Live recording of the premiere  -  Recorded by Deutschlandradio


CD 

This work is available on a CD released by NEOS Music

 

 

 

Details

 

Instrumentation:

  • 4 saxophones (sopranino, soprano, alto and tenor)

  • flute

  • harp

  • 5 strings (1. Vl, 2. Vl, Vla, Cello, Bass)

Duration: 8 minutes

Commissioned by: Deutschlandradio, for the "Forum Neuer Musik 2015"

Premiere: 

  • April 18th, 2015

  • ensemble 20/21, conducted by David Smeyers

  • Forum Neuer Musik 2015

  • Deutschlandfunk Sendesaal (Cologne, Germany)

 

To request the score and parts, please contact the composer at:
daniel(at)danielcueto.com

 

About the work

 

There are many clues that point to an ancient communication between South America and China. The Chilean investigator Jaime Errázuriz, for example, gathered a list of 89 towns and cities in Peru whose names have a meaning in Chinese. Peru and China also have 118 locations with the same name. Could this be just a coincidence?

The kipu is a system of recording information used in pre-hispanic America. It consists of several hanging threads that bear knots of different colors and sizes, placed at different heights and distances. The oldest known kipus were found at Caral (Peru), a site believed to be 5000 years old.

Alexander von Humboldt was one of the first to associate the Andean kipu with very similar devices found in China. Gustavo Vargas, in his book “Fusang: Chinos en América antes de Colón”, corroborates this claim and goes on to share their Chinese name: “qi pui”.

If these two peoples really did come into contact... what sort of relationship did they have? How did they view one another? What principles or ideas guided their exchange?

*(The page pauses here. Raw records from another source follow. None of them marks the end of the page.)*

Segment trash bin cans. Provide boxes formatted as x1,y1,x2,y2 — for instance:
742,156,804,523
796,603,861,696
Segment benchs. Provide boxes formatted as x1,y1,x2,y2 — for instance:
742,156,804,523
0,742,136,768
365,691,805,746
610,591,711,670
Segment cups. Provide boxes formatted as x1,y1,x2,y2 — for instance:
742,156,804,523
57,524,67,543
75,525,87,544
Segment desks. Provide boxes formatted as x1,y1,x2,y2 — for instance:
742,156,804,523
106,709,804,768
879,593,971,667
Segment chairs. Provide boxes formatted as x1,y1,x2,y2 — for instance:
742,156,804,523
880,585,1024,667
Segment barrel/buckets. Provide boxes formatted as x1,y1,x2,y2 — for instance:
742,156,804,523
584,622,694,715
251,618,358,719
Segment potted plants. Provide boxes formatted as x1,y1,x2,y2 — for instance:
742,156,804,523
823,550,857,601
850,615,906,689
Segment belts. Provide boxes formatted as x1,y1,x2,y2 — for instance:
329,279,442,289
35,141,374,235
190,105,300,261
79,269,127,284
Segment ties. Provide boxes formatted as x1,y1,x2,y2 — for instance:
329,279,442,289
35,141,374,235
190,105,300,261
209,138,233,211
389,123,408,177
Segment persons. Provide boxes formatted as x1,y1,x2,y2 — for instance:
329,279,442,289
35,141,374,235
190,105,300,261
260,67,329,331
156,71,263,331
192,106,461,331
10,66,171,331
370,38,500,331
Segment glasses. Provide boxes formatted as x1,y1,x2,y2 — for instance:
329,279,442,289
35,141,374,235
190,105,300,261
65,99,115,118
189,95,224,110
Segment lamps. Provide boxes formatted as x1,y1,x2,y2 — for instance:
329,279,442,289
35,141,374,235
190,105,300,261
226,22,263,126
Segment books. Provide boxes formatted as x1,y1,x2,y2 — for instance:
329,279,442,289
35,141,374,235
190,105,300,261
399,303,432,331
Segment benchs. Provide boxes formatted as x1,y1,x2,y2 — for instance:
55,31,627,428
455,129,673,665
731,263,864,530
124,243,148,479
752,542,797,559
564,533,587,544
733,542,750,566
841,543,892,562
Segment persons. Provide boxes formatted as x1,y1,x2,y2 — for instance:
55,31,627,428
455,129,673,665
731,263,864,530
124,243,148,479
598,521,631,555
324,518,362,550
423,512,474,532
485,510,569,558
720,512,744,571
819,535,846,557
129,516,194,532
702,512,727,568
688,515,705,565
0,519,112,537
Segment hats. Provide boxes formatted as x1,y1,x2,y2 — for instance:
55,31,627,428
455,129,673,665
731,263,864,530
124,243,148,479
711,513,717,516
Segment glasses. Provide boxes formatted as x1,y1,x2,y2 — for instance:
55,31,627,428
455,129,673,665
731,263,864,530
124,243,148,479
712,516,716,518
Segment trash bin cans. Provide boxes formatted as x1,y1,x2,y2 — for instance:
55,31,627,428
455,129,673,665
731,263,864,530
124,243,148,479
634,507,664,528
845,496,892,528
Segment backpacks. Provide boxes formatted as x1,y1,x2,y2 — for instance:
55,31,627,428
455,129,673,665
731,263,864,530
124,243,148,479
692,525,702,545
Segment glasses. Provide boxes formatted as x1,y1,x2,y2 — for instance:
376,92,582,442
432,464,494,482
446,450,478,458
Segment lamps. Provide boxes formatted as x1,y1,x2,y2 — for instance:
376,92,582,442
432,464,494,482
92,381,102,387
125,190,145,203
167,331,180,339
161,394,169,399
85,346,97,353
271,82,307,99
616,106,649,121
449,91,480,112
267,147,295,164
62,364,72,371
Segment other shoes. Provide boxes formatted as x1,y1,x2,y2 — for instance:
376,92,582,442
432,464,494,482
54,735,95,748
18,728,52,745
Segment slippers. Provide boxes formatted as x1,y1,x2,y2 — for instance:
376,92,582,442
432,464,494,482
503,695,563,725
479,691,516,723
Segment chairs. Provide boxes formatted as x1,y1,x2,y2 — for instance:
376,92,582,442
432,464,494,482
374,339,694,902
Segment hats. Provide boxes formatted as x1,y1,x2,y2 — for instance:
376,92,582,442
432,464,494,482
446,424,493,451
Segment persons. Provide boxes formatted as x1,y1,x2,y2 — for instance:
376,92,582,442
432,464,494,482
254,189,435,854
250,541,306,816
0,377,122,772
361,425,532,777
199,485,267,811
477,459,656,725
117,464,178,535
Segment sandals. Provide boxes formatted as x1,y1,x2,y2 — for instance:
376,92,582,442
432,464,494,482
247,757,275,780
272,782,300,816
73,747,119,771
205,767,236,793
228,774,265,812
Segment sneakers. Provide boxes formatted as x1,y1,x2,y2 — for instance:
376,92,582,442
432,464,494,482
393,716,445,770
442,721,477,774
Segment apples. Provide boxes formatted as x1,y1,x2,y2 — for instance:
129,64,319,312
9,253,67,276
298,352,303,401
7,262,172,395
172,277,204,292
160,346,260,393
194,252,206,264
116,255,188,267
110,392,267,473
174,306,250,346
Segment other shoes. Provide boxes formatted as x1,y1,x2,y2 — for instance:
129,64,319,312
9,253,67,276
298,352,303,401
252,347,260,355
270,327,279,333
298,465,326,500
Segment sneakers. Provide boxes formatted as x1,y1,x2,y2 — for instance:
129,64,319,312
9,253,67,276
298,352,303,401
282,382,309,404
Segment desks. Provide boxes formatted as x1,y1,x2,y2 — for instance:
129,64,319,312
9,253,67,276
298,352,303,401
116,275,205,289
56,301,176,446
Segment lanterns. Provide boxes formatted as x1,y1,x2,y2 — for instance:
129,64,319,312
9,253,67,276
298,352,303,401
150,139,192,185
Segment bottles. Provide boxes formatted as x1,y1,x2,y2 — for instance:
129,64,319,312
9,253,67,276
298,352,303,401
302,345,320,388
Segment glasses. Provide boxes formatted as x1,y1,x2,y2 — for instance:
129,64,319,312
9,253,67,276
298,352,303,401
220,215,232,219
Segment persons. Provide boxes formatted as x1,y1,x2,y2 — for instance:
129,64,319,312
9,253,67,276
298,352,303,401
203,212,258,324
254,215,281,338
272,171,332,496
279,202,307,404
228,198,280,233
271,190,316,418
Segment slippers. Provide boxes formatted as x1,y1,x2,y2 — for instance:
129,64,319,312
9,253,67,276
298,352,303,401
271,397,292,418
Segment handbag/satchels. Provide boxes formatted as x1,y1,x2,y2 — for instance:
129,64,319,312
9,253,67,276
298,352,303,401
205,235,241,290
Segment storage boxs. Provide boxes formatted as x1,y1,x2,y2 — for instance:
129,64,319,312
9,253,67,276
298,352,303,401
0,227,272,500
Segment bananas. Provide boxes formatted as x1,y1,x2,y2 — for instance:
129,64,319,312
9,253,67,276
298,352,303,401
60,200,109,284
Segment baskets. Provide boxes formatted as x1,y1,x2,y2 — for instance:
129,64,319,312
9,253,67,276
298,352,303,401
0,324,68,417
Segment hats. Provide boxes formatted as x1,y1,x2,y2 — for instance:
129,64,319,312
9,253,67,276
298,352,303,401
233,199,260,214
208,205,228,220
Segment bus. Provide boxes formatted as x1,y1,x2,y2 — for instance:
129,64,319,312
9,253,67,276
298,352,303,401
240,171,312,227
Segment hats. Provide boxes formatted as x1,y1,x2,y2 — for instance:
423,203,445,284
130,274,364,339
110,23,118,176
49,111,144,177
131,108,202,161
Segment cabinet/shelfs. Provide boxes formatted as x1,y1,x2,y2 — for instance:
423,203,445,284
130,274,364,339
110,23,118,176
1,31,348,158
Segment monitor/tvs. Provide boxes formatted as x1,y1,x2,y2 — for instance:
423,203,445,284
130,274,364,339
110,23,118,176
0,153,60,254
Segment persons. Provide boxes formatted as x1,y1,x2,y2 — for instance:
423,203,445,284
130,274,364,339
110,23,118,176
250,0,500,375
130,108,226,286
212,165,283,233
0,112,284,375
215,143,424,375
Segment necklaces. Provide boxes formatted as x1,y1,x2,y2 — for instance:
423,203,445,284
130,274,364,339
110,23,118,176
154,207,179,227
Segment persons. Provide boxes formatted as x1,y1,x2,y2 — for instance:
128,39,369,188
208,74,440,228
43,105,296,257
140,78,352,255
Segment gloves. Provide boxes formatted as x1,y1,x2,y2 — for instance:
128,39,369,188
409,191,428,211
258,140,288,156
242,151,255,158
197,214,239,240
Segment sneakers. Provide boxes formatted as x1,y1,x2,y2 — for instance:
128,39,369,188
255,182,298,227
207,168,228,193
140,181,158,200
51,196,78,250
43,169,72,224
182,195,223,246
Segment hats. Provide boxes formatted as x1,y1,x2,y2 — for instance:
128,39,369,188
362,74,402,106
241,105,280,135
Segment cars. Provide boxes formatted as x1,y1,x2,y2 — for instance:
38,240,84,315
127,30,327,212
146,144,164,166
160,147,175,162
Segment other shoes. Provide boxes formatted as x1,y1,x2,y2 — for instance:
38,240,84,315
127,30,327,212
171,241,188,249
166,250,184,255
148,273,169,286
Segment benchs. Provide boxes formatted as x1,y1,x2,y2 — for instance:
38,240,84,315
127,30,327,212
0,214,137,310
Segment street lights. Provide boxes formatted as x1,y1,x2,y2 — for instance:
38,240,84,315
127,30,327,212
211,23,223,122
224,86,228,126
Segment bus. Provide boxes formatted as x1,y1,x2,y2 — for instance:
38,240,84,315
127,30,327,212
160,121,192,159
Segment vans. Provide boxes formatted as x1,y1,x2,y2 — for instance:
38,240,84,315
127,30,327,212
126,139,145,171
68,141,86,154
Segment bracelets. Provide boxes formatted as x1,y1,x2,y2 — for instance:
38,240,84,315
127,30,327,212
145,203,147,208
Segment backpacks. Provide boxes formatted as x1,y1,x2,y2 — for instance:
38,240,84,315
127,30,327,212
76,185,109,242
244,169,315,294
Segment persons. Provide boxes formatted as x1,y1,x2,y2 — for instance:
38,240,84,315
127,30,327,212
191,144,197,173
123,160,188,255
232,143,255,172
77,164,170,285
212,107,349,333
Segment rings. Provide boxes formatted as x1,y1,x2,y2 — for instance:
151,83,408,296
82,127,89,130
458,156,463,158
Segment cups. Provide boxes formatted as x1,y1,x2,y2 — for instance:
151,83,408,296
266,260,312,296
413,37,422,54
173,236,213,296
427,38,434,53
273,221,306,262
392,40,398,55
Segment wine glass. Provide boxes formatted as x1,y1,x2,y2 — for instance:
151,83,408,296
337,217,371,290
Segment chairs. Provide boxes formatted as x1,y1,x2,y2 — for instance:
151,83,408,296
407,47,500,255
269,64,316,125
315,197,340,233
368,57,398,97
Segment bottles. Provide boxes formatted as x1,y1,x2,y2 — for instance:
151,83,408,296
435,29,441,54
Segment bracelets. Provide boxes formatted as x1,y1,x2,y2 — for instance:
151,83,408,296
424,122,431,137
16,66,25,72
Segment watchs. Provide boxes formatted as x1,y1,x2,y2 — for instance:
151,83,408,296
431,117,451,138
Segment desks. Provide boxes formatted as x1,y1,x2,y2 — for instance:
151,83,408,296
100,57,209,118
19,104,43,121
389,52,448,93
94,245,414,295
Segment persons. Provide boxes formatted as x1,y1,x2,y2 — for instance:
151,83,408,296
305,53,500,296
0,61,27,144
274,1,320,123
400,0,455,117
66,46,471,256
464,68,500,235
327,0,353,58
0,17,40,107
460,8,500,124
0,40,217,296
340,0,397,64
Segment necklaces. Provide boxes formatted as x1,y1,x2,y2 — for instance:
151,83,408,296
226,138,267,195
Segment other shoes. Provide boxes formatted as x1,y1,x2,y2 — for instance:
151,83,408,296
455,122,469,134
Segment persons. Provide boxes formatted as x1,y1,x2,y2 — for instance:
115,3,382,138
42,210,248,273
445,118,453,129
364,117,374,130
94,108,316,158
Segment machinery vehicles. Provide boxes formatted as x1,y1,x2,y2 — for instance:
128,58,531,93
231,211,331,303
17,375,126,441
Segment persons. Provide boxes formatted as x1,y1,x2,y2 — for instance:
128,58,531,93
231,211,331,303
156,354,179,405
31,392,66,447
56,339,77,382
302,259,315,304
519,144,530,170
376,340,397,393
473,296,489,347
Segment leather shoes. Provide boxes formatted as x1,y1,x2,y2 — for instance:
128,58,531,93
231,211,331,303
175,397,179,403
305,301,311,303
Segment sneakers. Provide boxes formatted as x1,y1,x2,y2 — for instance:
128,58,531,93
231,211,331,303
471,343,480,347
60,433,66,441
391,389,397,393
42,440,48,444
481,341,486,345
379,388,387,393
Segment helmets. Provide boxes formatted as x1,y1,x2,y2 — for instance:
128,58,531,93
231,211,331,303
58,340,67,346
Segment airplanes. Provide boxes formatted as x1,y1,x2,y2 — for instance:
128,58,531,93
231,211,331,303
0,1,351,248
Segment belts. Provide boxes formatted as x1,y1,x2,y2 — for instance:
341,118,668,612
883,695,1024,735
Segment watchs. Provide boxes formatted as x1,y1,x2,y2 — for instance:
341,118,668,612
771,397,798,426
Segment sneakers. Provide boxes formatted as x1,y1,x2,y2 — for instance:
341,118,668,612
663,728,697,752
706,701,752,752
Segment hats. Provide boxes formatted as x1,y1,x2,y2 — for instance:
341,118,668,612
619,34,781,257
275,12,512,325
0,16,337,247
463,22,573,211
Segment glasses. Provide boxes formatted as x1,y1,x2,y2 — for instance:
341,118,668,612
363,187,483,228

These are the questions that led me to write this piece. It is my own musical hypothesis; a "fantasy" on a long voyage leading to an encounter between two distant civilizations. Might a similar story lie hidden in a kipu we can´t yet read? Until scientists finally figure out how to decode the complex, colorful knots, their message will continue to be as abstract as music itself.